* WHAT IS ASKED
Copy the lines below word for word, everything from the line containing "From the photograph, is" down to the end of the lines. Leave out the pictures.

------------------------

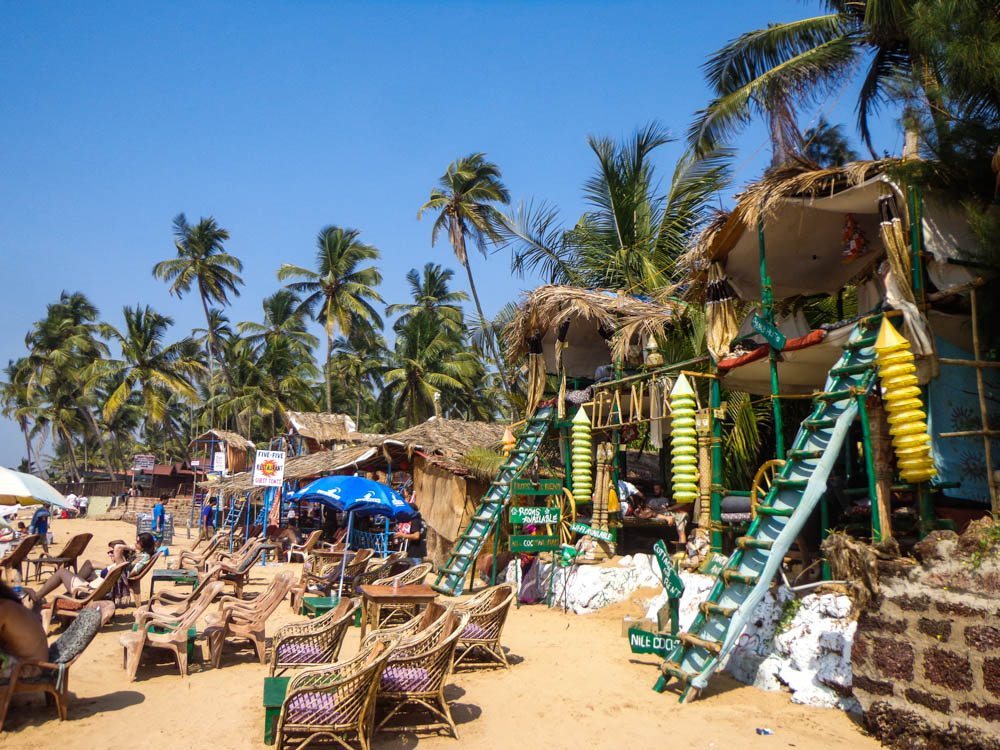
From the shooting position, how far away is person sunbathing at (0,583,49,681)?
5512 mm

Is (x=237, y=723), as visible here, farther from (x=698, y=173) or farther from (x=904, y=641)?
(x=698, y=173)

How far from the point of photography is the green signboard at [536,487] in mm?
12609

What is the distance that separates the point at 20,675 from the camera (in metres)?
5.67

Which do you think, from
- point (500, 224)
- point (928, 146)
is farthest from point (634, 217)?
point (928, 146)

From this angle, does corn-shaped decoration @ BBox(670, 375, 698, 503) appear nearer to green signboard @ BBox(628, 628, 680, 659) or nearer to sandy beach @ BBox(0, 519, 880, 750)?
sandy beach @ BBox(0, 519, 880, 750)

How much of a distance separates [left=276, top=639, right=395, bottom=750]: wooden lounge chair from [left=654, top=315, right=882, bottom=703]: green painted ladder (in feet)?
9.28

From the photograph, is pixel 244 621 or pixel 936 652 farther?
pixel 244 621

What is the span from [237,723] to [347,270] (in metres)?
32.0

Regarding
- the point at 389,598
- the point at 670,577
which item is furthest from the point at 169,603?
the point at 670,577

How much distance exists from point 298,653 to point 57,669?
1934 millimetres

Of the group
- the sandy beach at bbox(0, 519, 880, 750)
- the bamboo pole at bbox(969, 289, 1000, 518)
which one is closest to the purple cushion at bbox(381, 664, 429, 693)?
the sandy beach at bbox(0, 519, 880, 750)

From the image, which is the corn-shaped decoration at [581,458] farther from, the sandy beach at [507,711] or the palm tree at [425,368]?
the palm tree at [425,368]

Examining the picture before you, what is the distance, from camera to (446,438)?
1981cm

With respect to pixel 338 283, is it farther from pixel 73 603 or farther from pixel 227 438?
→ pixel 73 603
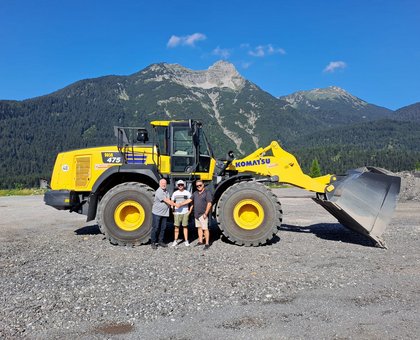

------------------------

* CORRECT OUTPUT
From the photograph, is pixel 244 621 or pixel 936 652 farther?
pixel 244 621

What is the span from [237,723] to [347,270] (in metres)?
32.0

Regarding
- the point at 389,598
- the point at 670,577
which item is furthest from the point at 169,603?
the point at 670,577

How much distance exists from point 298,653 to point 57,669?
1934 millimetres

Of the group
- the sandy beach at bbox(0, 519, 880, 750)
- the bamboo pole at bbox(969, 289, 1000, 518)
which one is closest to the purple cushion at bbox(381, 664, 429, 693)?
the sandy beach at bbox(0, 519, 880, 750)

From the image, which is the corn-shaped decoration at [581,458] farther from, the sandy beach at [507,711] or the palm tree at [425,368]?
the palm tree at [425,368]

Examining the picture before you, what is the distance, from camera to (446,438)?
1981cm

With respect to pixel 338 283, is it farther from pixel 73 603 or farther from pixel 227 438?
→ pixel 73 603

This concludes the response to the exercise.